Имея общую прагматическую цель, оба эти сегмента пока не выработали между собой каких-либо правил стратегического взаимодействия. И, конечно же, вина за это лежит всецело на либеральном сегменте. Именно от этого сегмента требуется сегодня радикальный пересмотр всех его представлений и установок. Не осуществив такого пересмотра, этот сегмент будет сметен волной регрессивных веяний, выражаемых Лебедем и его соратниками. Опираясь на регресс, деградацию и сепаратизм, “войско Лебедя” сотворило тот последний и смертный грех, неизбежность которого уже давно прогнозировалась. Это “войско”, став “войском Смуты”, неизбежно должно было рано или поздно соединить несоединимое: национализм, густо приправленный дурным и сугубо риторическим шовинизмом, и сепаратизм, готовность обменять приход к власти на дальнейшее умаление российских земель.

Судьба и нечто большее, нежели простое стечение обстоятельств, нечто сходное с логикой исторического процесса (хотя и не достигающее в своем накале и устремленности уровня требований, предъявляемого к такой логике), сшибли между собой национал-сепаратизм и максимально приближенный к власти либеральный космополитизм.

Не хочется высоких слов. Но нельзя и недооценивать масштаба подобной сшибки. Стоит ли сводить все к блажи Коржакова, решившего использовать свои особые рычаги влияния на Лебедя ради достижения депутатского иммунитета, позволяющего щедро делиться имеющейся конфиденциальной информацией? Отрицать роль этой блажи нельзя. Но все сводить к ней — невозможно.

Потому что остается непонятым, почему союзники по борьбе с коммунистами на выборах 1996 года, Чубайс и Коржаков, вцепились друг другу в горло еще до объявления итогов второго тура. Почему не могли дотерпеть? Что разделяло? Что толкало на смертельную схватку? Только ли какие-то частности, касающиеся конкурентной борьбы за влияние на президента Ельцина? Думается, что сводить все к этому сегодня не могут даже завзятые любители политических упрощений, того, что можно назвать “бытописательством”, вульгаризацией политики. Еще недавно такое “бытописательство” задавало тон в анализе внутриполитической жизни. Теперь оно кажется не просто старомодным, а дряхлым до архаичности. Достаточно просто попристальнее всмотреться в последовательность фрондирующих внутри команды Ельцина фигур.

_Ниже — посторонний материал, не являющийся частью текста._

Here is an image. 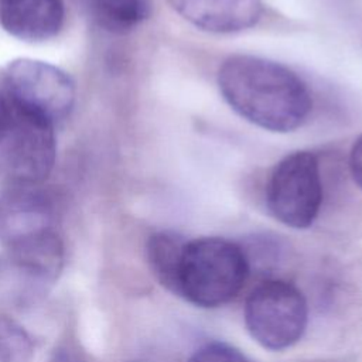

Фронда номер 1 — вице-президент Руцкой. В той же исторической и политической окрестности — Хасбулатов, Скоков, Баранников — далеко не чужие и самому Ельцину, и тому буржуазному процессу, который Ельцин олицетворяет. Ясно одно — все эти лица никакого прямого отношения к коммунистической реставрации не имеют. Даже если трагическая ирония исторического процесса и соединила кое-кого из них с действительно реставрационными веяниями.

Фронда номер 2 — Коржаков, Барсуков, Сосковец. Лица тоже отнюдь не реставрационные. Собственно говоря — не чужие крупным олигархическим группировкам и в каком-то смысле являющиеся чуть ли не хозяевами финансово-экономических империй, этого любимого детища власти Бориса Ельцина.

Фронда номер 3 — Лебедь и все близкие ему фигуры. Вновь — реставрацией и не пахнет.

И совершенно ясно, что полная политическая победа над Лебедем создаст фронду номер 4 того же типа, а победа над этой фрондой — фронду номер 5, номер 6 и так далее.

Что выражает эта тенденция? Реставрацию? Бонапартизм? Термидор? Нет, думается, что речь здесь идет о других, более близких к нашим отечественным реалиям, более тупиковых и вместе с тем ничуть не менее острых процессах. Большая часть нашей элиты видит эти процессы. Но никто не хочет их адекватно описывать. Потому что такое описание считается слишком рискованным. Здесь, сказав “А”, нельзя не говорить “Б”. Но и молчать по поводу ключевых вопросов тоже нельзя. Подобное молчание становится теперь уже не просто вредным, но и унизительным. Причем подобная унизительность особенно болезненна в ситуации, когда болтают обо всем, кроме главного.

Почему так популярны стали в последнее время разного рода обмусоливания проблемы “элиты российского общества”? Неужели мы имеем дело с запоздалым желанием всерьез разобраться в тех процессах, которые не только десятилетиями, но и столетиями находились у нас в стране за семью печатями? Увы, речь идет в большинстве случаев совсем не об этом. Речь идет о невротической болтовне, скрывающей неспособность и нежелание ответить на главный вопрос, который звучит так: “Сформировался ли в постсоветской России буржуазный класс? И если да, то что он из себя представляет?”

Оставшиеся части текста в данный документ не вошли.